Cross-platform compatibility of PYC files (especially for 32-bit vs 64-bit and ARM vs x86) is also significantly less robust than the cross-platform compatibility of Python source code.


Going back to the SO question that most recently got me thinking about this topic, the big limitation to keep in mind is this: shipping only PYC files will not reliably keep anyone from reading your code. While comments do get thrown away by the compilation process, and docstrings can be stripped with the "-OO" option, Python will always know the names of all the variables at runtime, so that information will always be present in the compiled bytecode. Given both the code structure and the original variable names, most decent programmers are going to be able to understand what the code was doing, even if they don't have access to the comments and docstrings.

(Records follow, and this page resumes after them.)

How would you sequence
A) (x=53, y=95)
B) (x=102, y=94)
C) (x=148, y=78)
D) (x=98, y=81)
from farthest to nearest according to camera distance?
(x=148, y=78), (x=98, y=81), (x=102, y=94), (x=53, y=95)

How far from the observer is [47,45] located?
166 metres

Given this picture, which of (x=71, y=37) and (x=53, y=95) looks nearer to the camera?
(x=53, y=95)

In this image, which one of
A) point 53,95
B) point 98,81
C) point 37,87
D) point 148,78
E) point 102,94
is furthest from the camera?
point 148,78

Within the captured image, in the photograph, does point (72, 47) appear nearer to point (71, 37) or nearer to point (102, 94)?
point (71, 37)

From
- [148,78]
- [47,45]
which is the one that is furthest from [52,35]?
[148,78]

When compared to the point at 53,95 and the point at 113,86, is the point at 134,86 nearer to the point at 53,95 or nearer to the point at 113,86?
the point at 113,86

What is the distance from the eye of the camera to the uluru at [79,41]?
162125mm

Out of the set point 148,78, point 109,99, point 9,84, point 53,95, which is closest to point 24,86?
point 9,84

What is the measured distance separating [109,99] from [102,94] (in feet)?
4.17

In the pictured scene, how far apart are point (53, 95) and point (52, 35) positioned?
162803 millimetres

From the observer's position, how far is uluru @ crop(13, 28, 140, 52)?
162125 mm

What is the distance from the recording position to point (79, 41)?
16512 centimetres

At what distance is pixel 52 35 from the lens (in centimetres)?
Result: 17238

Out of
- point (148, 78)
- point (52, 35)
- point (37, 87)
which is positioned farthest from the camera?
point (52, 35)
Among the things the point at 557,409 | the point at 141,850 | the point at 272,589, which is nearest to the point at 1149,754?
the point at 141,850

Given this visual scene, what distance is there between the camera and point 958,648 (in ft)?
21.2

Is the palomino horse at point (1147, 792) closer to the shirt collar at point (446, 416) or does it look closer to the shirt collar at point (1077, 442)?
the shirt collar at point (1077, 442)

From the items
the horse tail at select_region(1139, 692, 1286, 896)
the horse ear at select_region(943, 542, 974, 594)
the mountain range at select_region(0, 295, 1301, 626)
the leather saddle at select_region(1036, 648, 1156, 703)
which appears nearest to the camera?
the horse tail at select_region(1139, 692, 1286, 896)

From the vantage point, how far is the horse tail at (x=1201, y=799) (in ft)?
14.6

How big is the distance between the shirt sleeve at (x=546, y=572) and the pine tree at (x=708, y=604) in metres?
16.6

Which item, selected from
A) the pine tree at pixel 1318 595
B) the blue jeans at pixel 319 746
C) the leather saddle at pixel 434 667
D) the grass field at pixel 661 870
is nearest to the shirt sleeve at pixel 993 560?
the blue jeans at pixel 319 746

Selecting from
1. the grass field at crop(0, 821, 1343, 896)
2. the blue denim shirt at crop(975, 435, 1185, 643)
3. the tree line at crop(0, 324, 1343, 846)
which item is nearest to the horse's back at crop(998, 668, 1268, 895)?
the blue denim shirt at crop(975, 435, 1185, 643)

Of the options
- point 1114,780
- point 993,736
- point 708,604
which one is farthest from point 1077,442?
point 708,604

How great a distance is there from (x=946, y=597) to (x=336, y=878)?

While there aren't any currently active open source projects that provide full decompilation of CPython bytecode, such projects have existed in the past and could easily exist again in the future. There are also companies which provide Python decompilation as a paid service (decompyle and depython are the two that I am personally aware of).


You can deter casual tinkering reasonably well by placing your code in a zip archive with a non-standard extension (even .py!). If you prepend an appropriate shebang line, you can even mark it as executable on POSIX based systems (see this post for more information).

You could also write your code in Cython or RPython instead of vanilla Python and ship fully compiled executable binaries.

There are minifier projects for Python (such as mnfy) that could be fairly readily adapted to perform obfuscation tricks (such as replacing meaningful variable names with uninformative terms like "_id1").